▶ Extract provided:
_ _ _

I can just picture the (metaphoric) virgin maiden defiantly standing in a gate of Jerusalem waging her head at king Sennacherib and taunting a remnant of surviving ‘mighty’ warriors as they are fleeing from little Jerusalem. Head wagging is a frequently used expression of scorn in the Word of Elohim. I believe the Hebrew phrase accompanying this gesture was, “Na na, na na, na na”. I started getting this picture in my mind, and confirmed it to my satisfaction when I saw that the NASB Interlinear translated achar as ‘butt end’, ‘behind’ and ‘rear’ in some contexts! So verse 22 needs some ‘butt ends’ fleeing. Thoughts of the movie Braveheart came to mind—you know the part.

_ _ _

▶ Supplied data:

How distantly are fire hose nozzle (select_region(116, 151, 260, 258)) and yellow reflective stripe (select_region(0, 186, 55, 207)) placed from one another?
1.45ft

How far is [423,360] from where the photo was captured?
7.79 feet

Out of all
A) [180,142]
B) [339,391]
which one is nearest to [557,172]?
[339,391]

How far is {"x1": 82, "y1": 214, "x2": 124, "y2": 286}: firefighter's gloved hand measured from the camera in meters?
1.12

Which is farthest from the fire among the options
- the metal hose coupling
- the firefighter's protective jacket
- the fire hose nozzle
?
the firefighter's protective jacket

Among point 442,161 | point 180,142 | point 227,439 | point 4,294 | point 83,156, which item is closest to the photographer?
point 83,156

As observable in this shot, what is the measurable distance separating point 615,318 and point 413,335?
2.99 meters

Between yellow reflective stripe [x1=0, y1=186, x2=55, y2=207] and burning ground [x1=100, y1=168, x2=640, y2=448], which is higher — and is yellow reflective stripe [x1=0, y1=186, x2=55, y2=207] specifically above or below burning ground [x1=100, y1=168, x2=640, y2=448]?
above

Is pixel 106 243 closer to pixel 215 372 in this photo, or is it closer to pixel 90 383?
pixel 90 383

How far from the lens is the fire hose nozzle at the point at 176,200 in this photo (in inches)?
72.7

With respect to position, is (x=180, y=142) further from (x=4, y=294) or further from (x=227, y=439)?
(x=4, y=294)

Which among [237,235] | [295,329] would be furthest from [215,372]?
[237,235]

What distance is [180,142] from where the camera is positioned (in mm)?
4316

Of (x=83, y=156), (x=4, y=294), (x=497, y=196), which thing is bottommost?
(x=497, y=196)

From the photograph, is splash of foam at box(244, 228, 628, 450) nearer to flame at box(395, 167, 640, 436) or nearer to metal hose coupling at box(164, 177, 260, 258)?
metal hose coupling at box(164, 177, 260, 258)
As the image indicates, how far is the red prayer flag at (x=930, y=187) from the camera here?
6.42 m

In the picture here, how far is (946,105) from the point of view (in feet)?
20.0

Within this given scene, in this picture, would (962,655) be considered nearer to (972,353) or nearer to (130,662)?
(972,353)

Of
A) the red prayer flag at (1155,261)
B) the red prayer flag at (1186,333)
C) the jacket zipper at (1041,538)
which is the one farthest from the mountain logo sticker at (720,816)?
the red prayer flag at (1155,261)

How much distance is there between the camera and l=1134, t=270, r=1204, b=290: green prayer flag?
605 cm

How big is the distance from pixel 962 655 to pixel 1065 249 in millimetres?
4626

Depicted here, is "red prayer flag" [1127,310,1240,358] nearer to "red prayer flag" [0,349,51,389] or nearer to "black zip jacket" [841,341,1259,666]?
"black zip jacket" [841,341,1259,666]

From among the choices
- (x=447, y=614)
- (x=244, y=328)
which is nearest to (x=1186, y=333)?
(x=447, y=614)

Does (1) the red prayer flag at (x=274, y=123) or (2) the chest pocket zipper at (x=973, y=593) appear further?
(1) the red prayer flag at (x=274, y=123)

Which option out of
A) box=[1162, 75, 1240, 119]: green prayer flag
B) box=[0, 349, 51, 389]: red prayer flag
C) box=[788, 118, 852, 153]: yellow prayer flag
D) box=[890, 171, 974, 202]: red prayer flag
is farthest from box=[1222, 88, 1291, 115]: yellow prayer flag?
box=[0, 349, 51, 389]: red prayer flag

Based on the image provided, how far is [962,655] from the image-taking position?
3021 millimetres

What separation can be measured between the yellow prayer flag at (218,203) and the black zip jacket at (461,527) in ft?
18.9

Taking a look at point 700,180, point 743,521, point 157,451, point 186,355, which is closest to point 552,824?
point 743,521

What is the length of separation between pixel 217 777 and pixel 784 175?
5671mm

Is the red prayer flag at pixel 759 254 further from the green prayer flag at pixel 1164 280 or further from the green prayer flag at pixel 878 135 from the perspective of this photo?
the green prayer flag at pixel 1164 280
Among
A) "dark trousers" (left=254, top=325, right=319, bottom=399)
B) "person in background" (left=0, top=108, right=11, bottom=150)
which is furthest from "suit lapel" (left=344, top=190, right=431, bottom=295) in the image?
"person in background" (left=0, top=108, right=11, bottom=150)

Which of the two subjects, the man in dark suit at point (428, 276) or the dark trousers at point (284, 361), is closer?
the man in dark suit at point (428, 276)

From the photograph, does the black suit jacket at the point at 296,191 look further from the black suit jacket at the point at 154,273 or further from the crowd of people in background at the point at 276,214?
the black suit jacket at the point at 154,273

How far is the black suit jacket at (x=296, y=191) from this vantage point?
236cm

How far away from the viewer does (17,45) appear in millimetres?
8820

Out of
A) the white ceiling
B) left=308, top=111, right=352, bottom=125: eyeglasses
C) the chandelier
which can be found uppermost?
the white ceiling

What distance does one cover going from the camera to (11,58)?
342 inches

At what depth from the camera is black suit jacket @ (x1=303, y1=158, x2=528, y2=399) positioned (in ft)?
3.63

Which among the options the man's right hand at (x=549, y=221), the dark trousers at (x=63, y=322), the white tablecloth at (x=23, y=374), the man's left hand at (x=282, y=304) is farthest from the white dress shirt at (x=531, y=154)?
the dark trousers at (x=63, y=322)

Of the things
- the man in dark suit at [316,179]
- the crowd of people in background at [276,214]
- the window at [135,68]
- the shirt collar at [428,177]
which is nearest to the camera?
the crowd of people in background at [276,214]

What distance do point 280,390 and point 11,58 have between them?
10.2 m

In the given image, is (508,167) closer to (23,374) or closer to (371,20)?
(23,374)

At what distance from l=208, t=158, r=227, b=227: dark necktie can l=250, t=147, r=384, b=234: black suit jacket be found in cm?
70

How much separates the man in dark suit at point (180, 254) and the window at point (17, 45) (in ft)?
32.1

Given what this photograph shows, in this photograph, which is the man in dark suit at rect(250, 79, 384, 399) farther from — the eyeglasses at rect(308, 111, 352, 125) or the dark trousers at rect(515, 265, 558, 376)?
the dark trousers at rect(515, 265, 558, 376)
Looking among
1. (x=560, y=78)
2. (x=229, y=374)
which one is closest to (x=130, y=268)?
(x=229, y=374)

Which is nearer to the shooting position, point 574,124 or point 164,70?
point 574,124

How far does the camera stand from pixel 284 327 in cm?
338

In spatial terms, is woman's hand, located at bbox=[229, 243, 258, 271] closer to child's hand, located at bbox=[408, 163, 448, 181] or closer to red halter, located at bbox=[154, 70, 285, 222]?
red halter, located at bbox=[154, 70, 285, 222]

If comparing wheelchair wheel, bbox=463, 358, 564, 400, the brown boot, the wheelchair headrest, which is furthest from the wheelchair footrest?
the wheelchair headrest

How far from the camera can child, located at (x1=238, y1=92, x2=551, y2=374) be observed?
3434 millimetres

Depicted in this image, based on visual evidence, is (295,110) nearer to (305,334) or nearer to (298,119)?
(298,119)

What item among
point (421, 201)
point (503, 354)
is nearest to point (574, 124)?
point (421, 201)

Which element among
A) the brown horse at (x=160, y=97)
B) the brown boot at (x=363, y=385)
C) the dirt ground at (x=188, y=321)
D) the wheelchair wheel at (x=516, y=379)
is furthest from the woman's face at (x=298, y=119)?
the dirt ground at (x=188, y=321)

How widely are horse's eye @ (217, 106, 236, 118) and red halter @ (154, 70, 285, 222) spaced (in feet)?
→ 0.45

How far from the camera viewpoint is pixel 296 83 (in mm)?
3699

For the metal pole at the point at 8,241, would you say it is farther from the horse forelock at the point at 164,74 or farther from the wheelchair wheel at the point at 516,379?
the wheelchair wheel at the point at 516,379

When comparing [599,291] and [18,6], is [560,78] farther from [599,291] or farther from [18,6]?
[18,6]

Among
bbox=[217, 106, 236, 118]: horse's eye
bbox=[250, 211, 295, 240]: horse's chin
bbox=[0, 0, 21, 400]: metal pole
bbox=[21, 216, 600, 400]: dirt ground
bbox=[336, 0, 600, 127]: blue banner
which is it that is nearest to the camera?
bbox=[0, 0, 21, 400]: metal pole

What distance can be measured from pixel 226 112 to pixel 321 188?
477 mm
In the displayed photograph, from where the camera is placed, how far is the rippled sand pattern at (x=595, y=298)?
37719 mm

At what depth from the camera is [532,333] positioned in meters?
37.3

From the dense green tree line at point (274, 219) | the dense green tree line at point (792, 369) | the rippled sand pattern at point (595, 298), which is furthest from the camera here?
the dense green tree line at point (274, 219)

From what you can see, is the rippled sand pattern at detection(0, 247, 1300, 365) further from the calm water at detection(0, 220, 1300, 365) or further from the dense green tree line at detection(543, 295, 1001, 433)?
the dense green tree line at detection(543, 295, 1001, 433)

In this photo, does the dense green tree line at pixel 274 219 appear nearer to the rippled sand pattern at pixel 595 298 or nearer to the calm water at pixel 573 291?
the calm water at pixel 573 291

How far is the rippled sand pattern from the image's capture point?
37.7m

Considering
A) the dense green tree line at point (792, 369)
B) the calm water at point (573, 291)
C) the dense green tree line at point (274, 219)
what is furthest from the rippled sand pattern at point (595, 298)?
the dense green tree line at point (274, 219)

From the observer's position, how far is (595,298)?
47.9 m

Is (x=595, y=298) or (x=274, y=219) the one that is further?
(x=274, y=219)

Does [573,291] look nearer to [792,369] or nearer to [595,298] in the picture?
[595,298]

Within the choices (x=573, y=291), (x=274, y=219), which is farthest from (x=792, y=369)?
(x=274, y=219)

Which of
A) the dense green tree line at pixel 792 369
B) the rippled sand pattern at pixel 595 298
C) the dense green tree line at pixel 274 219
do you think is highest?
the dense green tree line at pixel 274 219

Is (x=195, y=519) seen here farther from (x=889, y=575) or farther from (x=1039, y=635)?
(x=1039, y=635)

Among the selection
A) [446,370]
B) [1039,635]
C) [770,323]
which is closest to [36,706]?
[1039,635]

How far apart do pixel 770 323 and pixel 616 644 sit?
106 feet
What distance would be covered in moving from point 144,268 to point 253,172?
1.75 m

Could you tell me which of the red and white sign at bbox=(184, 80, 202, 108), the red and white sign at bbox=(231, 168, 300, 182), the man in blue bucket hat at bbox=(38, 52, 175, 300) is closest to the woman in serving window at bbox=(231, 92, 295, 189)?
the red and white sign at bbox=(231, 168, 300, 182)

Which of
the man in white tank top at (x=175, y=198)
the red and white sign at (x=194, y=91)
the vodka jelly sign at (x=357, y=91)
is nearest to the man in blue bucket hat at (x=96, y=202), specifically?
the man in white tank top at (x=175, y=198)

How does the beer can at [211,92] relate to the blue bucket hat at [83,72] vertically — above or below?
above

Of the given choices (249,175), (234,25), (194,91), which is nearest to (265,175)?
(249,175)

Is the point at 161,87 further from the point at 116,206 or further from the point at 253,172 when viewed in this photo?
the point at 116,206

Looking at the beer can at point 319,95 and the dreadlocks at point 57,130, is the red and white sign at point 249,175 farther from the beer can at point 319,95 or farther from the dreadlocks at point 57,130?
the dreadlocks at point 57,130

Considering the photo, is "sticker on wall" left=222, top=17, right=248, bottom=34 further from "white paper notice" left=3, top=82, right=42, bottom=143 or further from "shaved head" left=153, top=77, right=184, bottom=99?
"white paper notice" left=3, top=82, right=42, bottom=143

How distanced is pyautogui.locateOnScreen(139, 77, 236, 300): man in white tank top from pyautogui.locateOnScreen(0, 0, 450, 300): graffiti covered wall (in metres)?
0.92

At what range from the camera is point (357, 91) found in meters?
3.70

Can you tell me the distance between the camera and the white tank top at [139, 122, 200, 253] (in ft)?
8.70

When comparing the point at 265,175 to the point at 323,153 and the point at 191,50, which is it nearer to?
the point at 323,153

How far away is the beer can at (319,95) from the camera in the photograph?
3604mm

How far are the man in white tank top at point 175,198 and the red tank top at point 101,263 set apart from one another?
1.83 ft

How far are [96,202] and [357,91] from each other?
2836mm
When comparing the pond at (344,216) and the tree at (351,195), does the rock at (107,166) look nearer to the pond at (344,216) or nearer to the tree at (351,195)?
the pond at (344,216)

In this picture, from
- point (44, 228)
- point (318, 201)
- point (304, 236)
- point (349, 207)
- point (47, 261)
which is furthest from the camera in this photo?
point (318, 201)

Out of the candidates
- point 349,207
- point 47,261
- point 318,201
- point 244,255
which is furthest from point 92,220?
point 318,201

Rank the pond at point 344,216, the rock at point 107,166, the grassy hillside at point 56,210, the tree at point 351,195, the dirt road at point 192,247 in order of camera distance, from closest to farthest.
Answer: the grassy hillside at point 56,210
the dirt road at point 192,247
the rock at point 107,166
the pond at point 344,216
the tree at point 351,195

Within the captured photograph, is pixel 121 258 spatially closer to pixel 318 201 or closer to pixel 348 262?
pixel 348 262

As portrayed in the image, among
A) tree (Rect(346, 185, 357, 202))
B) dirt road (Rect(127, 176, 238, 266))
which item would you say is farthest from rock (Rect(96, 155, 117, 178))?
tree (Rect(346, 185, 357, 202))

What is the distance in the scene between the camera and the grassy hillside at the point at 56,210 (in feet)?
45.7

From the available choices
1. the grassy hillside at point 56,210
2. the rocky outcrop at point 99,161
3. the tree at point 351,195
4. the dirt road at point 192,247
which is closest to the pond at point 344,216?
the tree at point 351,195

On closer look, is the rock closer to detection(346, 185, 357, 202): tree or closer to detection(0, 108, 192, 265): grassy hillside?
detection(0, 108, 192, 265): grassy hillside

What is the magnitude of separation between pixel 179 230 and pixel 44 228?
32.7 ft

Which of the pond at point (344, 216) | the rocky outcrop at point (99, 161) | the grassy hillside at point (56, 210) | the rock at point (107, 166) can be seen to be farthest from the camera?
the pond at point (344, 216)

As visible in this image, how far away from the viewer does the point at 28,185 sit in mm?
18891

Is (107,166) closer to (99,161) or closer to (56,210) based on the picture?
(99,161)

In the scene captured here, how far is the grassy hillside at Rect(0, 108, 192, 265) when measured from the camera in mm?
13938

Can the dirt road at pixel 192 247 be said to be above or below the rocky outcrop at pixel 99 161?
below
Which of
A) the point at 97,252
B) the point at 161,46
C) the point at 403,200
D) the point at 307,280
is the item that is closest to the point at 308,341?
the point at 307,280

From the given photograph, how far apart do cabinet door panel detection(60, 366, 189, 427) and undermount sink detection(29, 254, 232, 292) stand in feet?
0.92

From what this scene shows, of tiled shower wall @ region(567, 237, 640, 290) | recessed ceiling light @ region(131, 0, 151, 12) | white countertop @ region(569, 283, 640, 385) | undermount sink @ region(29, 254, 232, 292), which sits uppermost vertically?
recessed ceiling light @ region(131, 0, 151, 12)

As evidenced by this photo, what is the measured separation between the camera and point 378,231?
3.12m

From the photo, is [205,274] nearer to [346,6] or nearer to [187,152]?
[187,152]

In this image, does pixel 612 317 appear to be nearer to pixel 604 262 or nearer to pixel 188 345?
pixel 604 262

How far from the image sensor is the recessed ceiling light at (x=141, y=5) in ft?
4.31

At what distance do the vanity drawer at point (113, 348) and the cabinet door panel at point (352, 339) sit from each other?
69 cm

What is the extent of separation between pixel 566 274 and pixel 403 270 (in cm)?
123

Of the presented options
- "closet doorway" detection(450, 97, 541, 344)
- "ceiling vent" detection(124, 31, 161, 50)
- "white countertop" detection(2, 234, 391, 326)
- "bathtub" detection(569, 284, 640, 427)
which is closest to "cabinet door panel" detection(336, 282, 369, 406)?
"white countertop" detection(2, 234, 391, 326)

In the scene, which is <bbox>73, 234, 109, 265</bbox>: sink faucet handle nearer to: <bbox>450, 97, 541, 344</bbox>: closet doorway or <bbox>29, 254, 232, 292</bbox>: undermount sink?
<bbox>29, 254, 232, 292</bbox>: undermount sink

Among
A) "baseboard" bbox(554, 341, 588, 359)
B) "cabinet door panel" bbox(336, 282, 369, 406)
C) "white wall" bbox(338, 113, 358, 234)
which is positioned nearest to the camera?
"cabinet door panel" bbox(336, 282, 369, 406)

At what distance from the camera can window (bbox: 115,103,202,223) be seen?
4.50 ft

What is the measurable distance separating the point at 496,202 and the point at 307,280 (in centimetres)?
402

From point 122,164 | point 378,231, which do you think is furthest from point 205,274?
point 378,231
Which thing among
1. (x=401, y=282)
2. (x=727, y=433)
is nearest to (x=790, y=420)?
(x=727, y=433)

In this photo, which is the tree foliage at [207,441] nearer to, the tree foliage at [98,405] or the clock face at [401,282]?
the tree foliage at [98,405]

_ _ _

▶ Task list:
a – In the Jerusalem passage, how does the NASB Interlinear translate achar in some contexts?
b – Write out the stretch of the Jerusalem passage from "I can just picture" through "know the part.".

▶ Answers:
a – As 'butt end', 'behind' and 'rear'.

b –
I can just picture the (metaphoric) virgin maiden defiantly standing in a gate of Jerusalem waging her head at king Sennacherib and taunting a remnant of surviving ‘mighty’ warriors as they are fleeing from little Jerusalem. Head wagging is a frequently used expression of scorn in the Word of Elohim. I believe the Hebrew phrase accompanying this gesture was, “Na na, na na, na na”. I started getting this picture in my mind, and confirmed it to my satisfaction when I saw that the NASB Interlinear translated achar as ‘butt end’, ‘behind’ and ‘rear’ in some contexts! So verse 22 needs some ‘butt ends’ fleeing. Thoughts of the movie Braveheart came to mind—you know the part.